Under specified circumstances, access to the records either may or must be denied. The grounds for a denial may vary when state law is compared to the Privacy Rule. In order to deny access in California, the practitioner must determine that there is a substantial risk of significant adverse or detrimental consequences to a patient in seeing or receiving a copy of the mental health records requested by the patient. The law then specifies several other actions that the practitioner must take, including what content must be entered into the records. For those who are covered entities under HIPAA, the standard for denial is worded differently (e.g., but not limited to, where access is reasonably likely to endanger the life or physical safety of the individual or another person). Some denials of access by the practitioner (under HIPAA) are not reviewable (e.g., denial of access to “psychotherapy notes”), while other denials are reviewable. When denying access under the Privacy Rule, the practitioner must, among other things, provide a timely, written denial that contains the basis for the denial and information regarding the review rights for the individual seeking access.

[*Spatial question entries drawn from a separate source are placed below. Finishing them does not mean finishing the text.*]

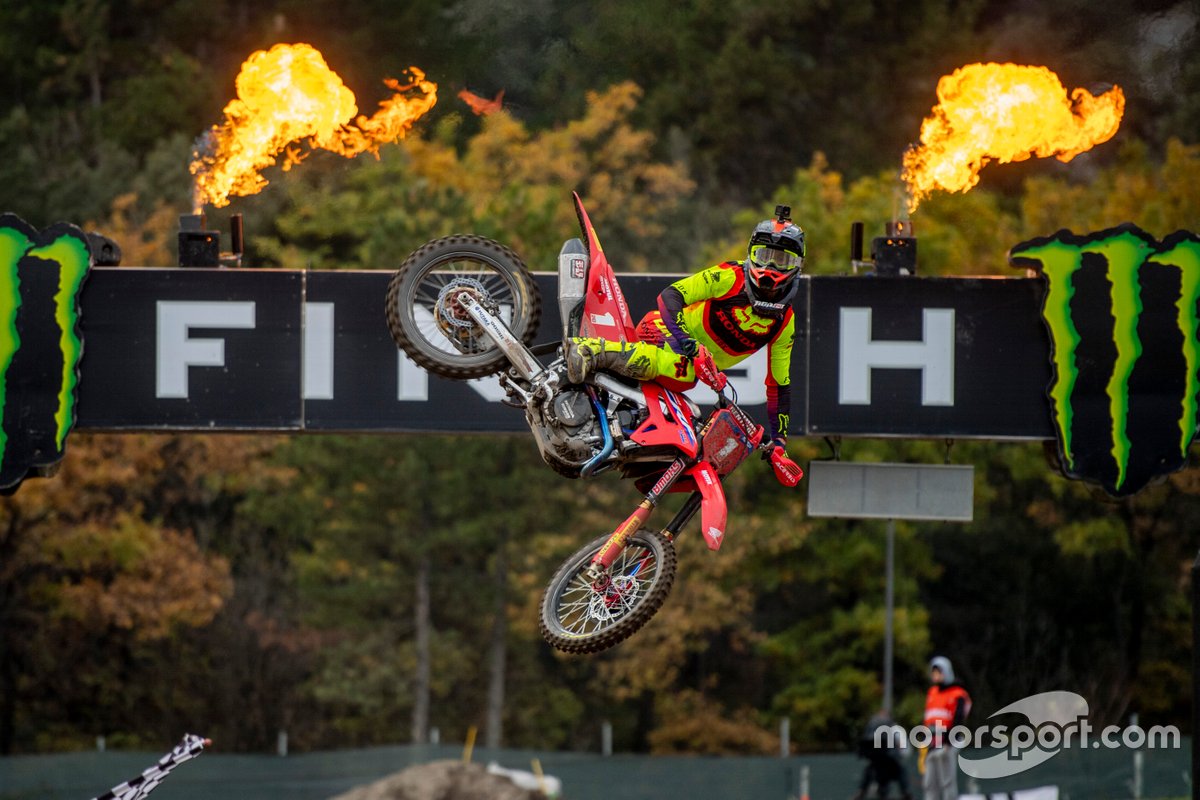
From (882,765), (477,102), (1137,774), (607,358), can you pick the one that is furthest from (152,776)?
(1137,774)

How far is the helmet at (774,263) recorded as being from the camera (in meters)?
11.6

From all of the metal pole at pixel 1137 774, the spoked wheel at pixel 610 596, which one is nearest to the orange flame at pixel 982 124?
the spoked wheel at pixel 610 596

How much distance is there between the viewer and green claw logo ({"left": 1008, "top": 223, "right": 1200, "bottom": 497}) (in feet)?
48.2

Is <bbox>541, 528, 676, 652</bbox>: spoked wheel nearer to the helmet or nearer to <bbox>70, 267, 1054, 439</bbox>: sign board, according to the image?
the helmet

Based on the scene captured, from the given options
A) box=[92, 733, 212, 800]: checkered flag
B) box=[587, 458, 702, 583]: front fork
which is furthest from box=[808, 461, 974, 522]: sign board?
box=[92, 733, 212, 800]: checkered flag

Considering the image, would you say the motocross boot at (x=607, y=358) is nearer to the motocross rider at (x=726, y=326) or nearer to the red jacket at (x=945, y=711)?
the motocross rider at (x=726, y=326)

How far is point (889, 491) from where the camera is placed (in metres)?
15.2

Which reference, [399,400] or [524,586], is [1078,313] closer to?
[399,400]

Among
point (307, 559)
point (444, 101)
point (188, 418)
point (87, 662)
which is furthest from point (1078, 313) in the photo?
point (87, 662)

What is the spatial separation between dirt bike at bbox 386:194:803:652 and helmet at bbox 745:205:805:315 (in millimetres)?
540

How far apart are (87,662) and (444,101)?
24862mm

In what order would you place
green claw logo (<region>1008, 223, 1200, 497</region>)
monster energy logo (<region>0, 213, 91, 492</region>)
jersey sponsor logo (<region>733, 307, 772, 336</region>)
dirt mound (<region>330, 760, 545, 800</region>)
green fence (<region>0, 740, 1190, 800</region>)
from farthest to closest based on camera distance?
green fence (<region>0, 740, 1190, 800</region>) < dirt mound (<region>330, 760, 545, 800</region>) < green claw logo (<region>1008, 223, 1200, 497</region>) < monster energy logo (<region>0, 213, 91, 492</region>) < jersey sponsor logo (<region>733, 307, 772, 336</region>)

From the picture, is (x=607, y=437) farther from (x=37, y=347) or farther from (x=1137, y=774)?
(x=1137, y=774)

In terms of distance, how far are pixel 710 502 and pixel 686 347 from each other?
100 cm
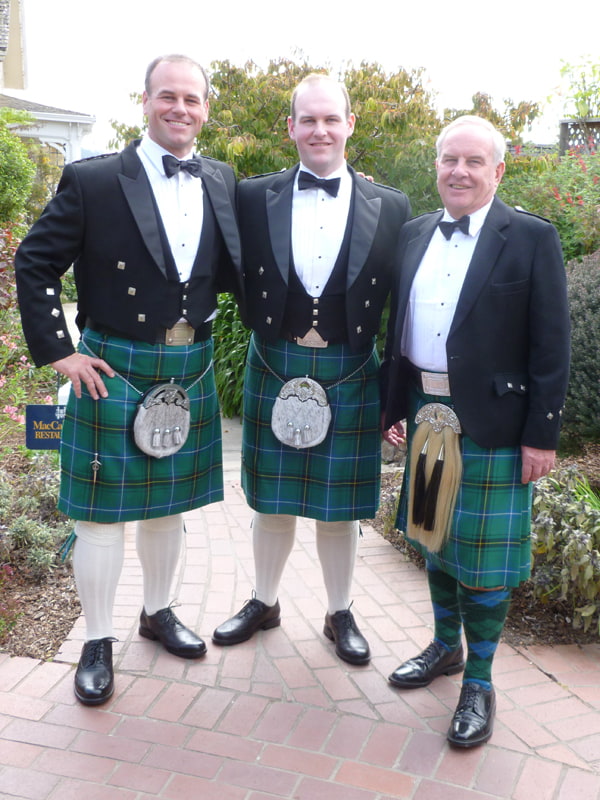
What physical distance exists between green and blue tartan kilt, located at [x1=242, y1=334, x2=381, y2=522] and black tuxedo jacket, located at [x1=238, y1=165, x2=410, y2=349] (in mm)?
95

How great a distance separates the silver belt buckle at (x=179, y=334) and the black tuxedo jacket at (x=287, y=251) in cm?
23

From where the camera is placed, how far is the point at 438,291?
2137mm

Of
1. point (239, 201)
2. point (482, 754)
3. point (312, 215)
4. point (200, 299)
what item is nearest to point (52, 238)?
point (200, 299)

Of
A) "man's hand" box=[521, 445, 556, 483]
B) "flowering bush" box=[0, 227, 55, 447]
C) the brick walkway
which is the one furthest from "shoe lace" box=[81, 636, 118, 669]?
"flowering bush" box=[0, 227, 55, 447]

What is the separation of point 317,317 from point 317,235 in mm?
264

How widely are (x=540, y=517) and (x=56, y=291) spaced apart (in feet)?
6.42

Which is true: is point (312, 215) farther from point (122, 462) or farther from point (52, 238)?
point (122, 462)

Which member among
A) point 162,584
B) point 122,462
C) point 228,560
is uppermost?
point 122,462

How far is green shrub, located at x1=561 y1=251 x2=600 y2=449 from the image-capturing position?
145 inches

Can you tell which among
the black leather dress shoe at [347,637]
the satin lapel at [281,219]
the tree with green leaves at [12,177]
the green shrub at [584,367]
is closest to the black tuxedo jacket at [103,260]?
the satin lapel at [281,219]

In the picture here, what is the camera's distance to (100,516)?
91.3 inches

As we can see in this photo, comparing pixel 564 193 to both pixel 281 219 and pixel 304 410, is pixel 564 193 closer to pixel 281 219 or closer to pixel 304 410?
pixel 281 219

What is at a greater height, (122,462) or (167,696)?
(122,462)

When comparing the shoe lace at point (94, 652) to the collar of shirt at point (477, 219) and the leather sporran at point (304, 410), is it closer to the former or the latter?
the leather sporran at point (304, 410)
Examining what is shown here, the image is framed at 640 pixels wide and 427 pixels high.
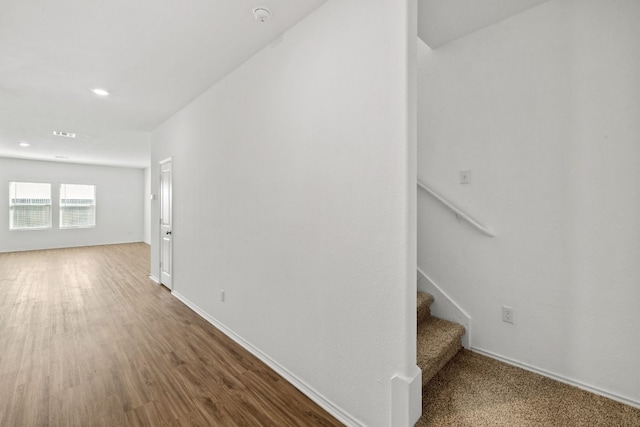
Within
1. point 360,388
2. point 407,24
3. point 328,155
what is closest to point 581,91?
point 407,24

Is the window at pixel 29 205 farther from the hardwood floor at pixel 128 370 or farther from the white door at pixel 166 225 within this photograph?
the white door at pixel 166 225

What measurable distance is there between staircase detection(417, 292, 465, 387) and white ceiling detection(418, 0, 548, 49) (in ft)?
7.67

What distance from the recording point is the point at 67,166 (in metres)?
8.76

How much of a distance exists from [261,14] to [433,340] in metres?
2.80

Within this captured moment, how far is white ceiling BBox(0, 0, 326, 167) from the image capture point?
2.02m

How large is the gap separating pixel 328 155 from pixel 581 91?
180cm

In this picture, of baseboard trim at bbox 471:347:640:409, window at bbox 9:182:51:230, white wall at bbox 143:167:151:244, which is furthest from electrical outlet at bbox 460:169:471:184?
window at bbox 9:182:51:230

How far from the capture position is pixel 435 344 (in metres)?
2.14

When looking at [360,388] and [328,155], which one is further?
[328,155]

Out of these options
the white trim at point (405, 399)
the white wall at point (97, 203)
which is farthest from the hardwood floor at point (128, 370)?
the white wall at point (97, 203)

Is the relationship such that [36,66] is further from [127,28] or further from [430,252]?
[430,252]

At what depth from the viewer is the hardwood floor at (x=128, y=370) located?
6.07 ft

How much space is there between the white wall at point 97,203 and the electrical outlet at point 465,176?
1100 cm

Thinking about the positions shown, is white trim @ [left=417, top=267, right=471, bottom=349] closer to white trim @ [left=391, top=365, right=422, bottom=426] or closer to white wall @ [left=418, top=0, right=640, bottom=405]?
white wall @ [left=418, top=0, right=640, bottom=405]
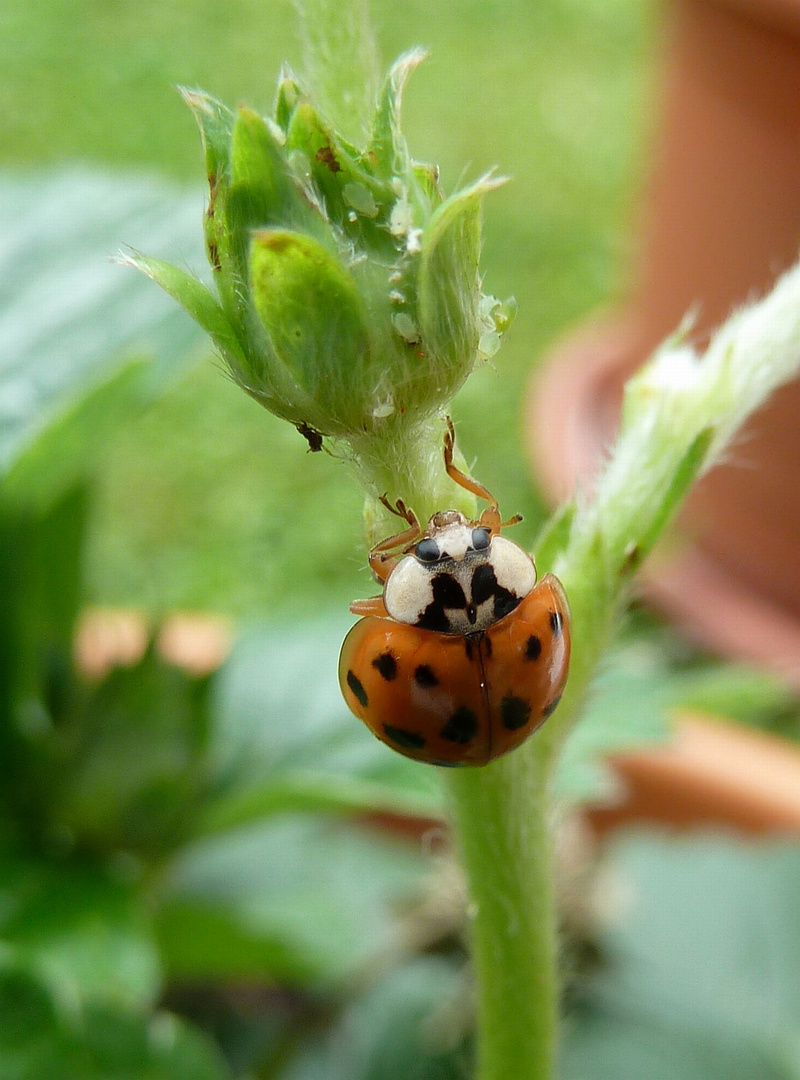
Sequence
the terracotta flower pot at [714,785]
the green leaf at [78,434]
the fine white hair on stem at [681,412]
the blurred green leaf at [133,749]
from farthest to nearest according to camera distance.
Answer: the terracotta flower pot at [714,785] → the blurred green leaf at [133,749] → the green leaf at [78,434] → the fine white hair on stem at [681,412]

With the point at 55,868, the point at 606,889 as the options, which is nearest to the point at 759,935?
the point at 606,889

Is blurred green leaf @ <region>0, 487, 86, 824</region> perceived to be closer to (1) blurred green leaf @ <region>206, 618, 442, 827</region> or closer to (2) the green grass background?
(1) blurred green leaf @ <region>206, 618, 442, 827</region>

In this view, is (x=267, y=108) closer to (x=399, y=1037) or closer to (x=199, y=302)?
(x=399, y=1037)

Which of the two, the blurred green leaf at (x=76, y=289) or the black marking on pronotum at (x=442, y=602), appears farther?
the blurred green leaf at (x=76, y=289)

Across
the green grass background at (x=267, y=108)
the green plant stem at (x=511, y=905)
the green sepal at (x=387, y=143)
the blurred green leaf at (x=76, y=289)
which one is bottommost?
the green grass background at (x=267, y=108)

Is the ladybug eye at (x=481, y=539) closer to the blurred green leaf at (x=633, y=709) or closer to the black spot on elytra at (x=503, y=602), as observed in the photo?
the black spot on elytra at (x=503, y=602)

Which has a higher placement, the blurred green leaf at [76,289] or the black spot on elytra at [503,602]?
the black spot on elytra at [503,602]

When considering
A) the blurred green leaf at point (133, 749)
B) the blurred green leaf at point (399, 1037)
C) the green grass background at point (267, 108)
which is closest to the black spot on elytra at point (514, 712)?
the blurred green leaf at point (133, 749)

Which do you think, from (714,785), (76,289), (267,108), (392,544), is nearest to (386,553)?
(392,544)
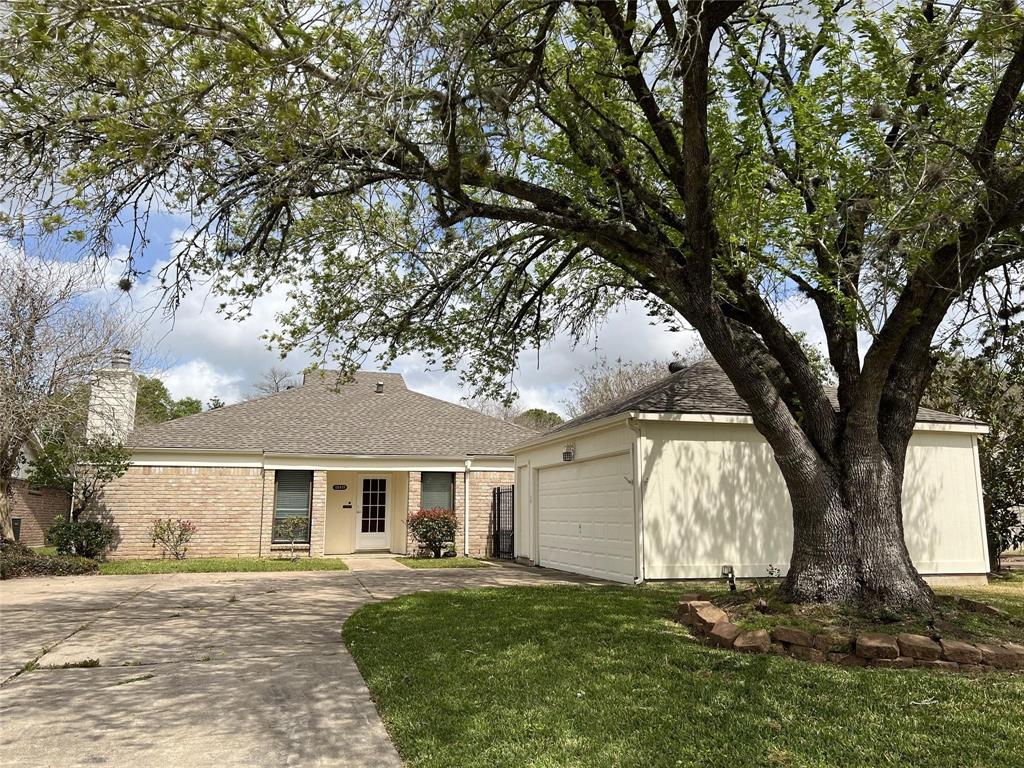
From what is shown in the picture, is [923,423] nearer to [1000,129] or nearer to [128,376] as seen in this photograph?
[1000,129]

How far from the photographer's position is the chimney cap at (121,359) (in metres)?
15.5

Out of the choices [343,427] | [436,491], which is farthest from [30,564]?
[436,491]

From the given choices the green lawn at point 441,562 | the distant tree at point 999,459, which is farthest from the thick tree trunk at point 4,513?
the distant tree at point 999,459

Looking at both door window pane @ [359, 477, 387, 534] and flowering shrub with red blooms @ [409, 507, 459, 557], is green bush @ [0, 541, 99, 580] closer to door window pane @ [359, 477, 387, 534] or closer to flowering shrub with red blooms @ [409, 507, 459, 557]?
flowering shrub with red blooms @ [409, 507, 459, 557]

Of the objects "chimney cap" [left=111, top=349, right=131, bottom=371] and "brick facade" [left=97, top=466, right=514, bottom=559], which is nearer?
"chimney cap" [left=111, top=349, right=131, bottom=371]

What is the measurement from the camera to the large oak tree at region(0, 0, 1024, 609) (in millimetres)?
4781

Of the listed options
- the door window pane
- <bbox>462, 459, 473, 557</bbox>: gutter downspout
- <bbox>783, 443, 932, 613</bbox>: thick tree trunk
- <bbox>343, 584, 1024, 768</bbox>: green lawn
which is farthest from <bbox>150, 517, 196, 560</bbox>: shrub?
<bbox>783, 443, 932, 613</bbox>: thick tree trunk

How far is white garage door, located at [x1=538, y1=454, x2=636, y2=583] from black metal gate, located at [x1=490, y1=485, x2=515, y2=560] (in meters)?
2.85

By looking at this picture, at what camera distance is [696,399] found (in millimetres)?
12469

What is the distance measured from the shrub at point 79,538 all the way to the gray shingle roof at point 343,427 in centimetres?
209

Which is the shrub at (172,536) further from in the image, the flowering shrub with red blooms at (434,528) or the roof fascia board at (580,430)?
the roof fascia board at (580,430)

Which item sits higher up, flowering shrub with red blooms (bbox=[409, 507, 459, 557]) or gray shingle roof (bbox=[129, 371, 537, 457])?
gray shingle roof (bbox=[129, 371, 537, 457])

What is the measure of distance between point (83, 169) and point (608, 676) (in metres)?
5.17

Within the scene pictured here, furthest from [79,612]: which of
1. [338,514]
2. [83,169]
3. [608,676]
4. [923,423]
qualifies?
[923,423]
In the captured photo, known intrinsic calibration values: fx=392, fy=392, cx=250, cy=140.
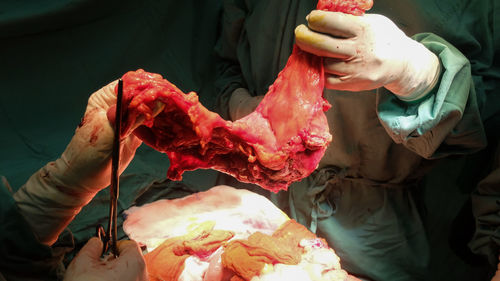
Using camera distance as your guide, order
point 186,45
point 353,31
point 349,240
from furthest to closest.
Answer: point 186,45, point 349,240, point 353,31

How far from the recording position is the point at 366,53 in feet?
4.05

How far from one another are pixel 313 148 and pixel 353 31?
379mm

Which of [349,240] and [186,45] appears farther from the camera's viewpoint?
[186,45]

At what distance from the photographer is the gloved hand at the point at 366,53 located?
1.19 m

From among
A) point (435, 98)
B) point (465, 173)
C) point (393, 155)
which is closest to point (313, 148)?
point (435, 98)

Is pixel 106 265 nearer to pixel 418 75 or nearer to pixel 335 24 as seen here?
pixel 335 24

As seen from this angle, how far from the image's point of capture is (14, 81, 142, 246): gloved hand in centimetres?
98

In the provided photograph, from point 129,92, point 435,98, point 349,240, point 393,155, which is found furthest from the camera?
point 349,240

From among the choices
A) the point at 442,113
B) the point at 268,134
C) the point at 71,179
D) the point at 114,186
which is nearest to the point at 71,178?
the point at 71,179

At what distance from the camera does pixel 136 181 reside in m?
Answer: 1.94

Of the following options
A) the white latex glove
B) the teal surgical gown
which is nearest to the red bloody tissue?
the teal surgical gown

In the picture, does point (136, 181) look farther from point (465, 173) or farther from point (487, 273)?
point (487, 273)

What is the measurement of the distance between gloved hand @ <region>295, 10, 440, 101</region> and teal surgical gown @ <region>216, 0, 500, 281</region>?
89 millimetres

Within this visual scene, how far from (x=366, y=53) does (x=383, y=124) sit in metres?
0.34
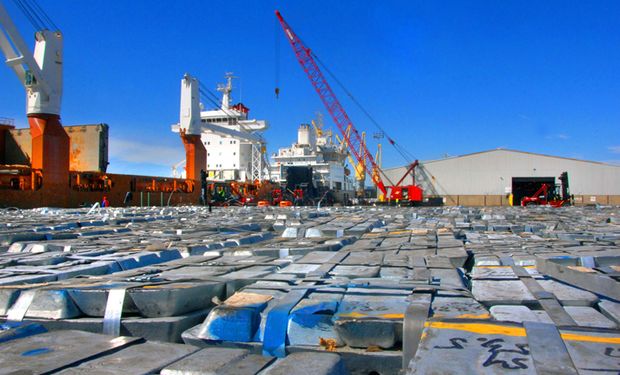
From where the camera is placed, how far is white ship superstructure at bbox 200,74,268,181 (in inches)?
1881

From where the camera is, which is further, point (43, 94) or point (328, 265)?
point (43, 94)

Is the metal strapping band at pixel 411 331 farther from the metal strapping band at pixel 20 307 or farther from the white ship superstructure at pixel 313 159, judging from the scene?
the white ship superstructure at pixel 313 159

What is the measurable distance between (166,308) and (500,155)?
48860 mm

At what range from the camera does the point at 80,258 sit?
177 inches

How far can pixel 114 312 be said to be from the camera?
2543mm

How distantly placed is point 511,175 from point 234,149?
92.9ft

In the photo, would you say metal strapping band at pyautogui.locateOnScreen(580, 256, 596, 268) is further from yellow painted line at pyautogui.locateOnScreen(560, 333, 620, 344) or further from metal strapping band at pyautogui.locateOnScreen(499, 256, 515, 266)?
yellow painted line at pyautogui.locateOnScreen(560, 333, 620, 344)

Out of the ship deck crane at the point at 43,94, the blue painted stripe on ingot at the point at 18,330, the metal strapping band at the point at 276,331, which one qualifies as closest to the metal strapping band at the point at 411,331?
the metal strapping band at the point at 276,331

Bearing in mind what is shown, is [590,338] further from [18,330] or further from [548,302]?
[18,330]

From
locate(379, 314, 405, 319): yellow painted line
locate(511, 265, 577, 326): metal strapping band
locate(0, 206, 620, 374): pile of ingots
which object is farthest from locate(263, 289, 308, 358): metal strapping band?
locate(511, 265, 577, 326): metal strapping band

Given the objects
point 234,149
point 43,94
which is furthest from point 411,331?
point 234,149

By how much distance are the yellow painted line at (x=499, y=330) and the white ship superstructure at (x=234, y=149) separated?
4573 cm

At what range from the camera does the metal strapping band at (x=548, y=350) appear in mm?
1527

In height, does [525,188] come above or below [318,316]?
above
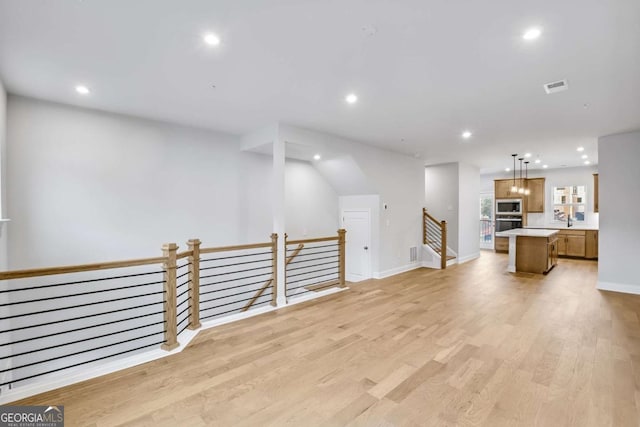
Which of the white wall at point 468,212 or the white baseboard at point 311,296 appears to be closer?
the white baseboard at point 311,296

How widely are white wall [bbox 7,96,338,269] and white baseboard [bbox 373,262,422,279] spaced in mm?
2590

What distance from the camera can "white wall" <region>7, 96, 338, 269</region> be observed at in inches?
142

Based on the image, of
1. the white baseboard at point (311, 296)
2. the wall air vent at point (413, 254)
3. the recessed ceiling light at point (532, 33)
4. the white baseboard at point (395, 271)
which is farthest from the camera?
the wall air vent at point (413, 254)

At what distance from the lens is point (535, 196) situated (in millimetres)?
9734

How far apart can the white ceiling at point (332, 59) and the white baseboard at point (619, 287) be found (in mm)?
2899

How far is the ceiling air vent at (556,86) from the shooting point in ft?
10.4

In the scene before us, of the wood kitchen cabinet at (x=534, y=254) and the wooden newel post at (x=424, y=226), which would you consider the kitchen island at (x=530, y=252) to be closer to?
the wood kitchen cabinet at (x=534, y=254)

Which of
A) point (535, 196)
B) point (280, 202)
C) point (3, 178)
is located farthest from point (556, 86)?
point (535, 196)

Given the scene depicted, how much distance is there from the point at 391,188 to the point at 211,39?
5.15 metres

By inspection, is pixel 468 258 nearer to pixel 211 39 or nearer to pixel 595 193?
pixel 595 193

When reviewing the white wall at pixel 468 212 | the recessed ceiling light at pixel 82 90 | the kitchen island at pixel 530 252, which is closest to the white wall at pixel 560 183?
Result: the white wall at pixel 468 212

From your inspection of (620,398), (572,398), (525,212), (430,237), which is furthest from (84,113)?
(525,212)

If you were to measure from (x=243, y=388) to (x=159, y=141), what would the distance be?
12.6 ft

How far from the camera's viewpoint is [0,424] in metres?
2.14
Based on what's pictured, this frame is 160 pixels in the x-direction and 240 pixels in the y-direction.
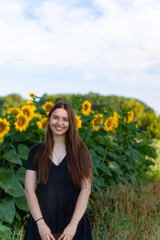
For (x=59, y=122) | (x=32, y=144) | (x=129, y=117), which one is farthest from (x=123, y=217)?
(x=129, y=117)

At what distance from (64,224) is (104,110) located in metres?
3.56

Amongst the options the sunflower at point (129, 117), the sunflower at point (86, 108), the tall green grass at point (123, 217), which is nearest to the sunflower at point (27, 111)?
the sunflower at point (86, 108)

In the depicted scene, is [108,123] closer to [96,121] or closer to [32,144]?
[96,121]

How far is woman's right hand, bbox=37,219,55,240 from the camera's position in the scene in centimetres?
221

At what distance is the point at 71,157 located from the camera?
238 centimetres

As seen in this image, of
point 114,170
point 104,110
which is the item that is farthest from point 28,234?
point 104,110

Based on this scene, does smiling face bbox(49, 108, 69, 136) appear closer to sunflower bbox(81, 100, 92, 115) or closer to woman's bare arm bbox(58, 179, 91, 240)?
woman's bare arm bbox(58, 179, 91, 240)

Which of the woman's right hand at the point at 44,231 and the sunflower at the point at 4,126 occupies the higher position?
the sunflower at the point at 4,126

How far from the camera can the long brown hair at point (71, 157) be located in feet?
7.64

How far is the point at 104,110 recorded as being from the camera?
227 inches

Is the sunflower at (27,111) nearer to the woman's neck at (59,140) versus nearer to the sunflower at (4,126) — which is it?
the sunflower at (4,126)

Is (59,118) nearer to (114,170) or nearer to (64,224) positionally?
(64,224)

With respect to parental access to a minor’s records, California law specifies that the representative of a minor “shall not be entitled to inspect or obtain copies of the minor’s patient records” under two circumstances. One circumstance is where the minor could have consented to the treatment alone (e.g., most of those who are twelve or older). The other circumstance gives broad discretion to the practitioner – such as, but not limited to, where the practitioner determines that access to the records of the minor would have a detrimental effect on the practitioner’s professional relationship with the minor or the minor’s psychological well-being. This law also protects the practitioner from liability when making the decision to deny access, provided that the decision is not found to have been made in bad faith. What is the law regarding parental access in your state of practice?